At the stroke of midnight, Cypriots will be able to savor their last legal puff in public before being liable for on-the-spot fines or dragged to court if caught lighting up in a public place.
“As harsh as it may sound, it’s an important new year gift to Cypriots,” said Christos Patsalides, Cyprus’s health minister.
Data suggests some 25 percent of Cypriots smoke, but many more are passive smokers — surveys have shown children to have high levels of nicotine in their blood by being exposed to tobacco smoke virtually everywhere.
The law introduces a blanket ban on smoking in all public spaces, imposing on the spot fines of up to 37 euros ($53) or, if the case is taken to court, of up to 2,000 euros.
In the case of spot fines, police want the fine upped to 85 euros. Law enforcement authorities promise to be strict — except on New Year’s Eve because they do not want to be party poopers.
“I think some flexibility on New Year’s Eve is warranted,” said Michalis Katsounodos, a spokesman for Cypriot police. “After that it will be zero tolerance.”
The new rules have left restaurant and nightclub owners fuming.
“This is the toughest law in Europe after England,” said Phanos Leventis, general secretary of the restaurants and nightclub owners association, an industry group representing 3,500 businesses.
The ban tightens an existing law, introduced in 2002, which banned smoking in public places but allowed establishments to have proper ventilated spaces for smoking patrons.
Anti-smoking groups say it was precisely because that law was flouted that a tighter ban was warranted.
“We are not against smokers.

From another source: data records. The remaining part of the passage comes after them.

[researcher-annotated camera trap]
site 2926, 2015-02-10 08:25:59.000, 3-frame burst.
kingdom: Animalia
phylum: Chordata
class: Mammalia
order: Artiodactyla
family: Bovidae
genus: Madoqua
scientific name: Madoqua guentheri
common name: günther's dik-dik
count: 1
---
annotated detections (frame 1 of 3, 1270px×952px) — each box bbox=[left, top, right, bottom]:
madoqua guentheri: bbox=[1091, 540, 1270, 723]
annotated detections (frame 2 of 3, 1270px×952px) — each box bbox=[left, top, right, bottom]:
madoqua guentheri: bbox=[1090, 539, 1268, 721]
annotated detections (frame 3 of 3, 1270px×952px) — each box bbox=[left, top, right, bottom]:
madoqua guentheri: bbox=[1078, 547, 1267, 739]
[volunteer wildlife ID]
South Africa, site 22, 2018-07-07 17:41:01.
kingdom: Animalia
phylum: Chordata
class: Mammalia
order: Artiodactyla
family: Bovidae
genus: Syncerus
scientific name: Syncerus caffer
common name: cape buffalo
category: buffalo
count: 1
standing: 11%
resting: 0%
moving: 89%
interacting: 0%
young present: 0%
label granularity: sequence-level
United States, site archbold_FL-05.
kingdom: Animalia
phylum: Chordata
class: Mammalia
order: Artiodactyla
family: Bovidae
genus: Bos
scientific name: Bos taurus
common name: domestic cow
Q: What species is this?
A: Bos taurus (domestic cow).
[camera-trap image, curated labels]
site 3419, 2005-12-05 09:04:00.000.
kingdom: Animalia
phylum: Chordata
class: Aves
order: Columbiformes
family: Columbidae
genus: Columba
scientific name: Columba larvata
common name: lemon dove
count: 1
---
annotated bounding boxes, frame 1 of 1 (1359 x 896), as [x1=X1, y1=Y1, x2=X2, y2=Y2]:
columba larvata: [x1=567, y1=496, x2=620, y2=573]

They could be our children, our friends and colleagues. But we are against the habit of smoking and this law will help them see that they can go without a cigarette for one or two hours,” said Stelios Sycallides of the Non-Smokers League.
But Leventis said the sector is already suffering a 40 percent decline in business this year as global economic turmoil hit Cyprus and more people were turning to cheaper forms of entertainment at home.
“This is just another blow to the industry,” Leventis said.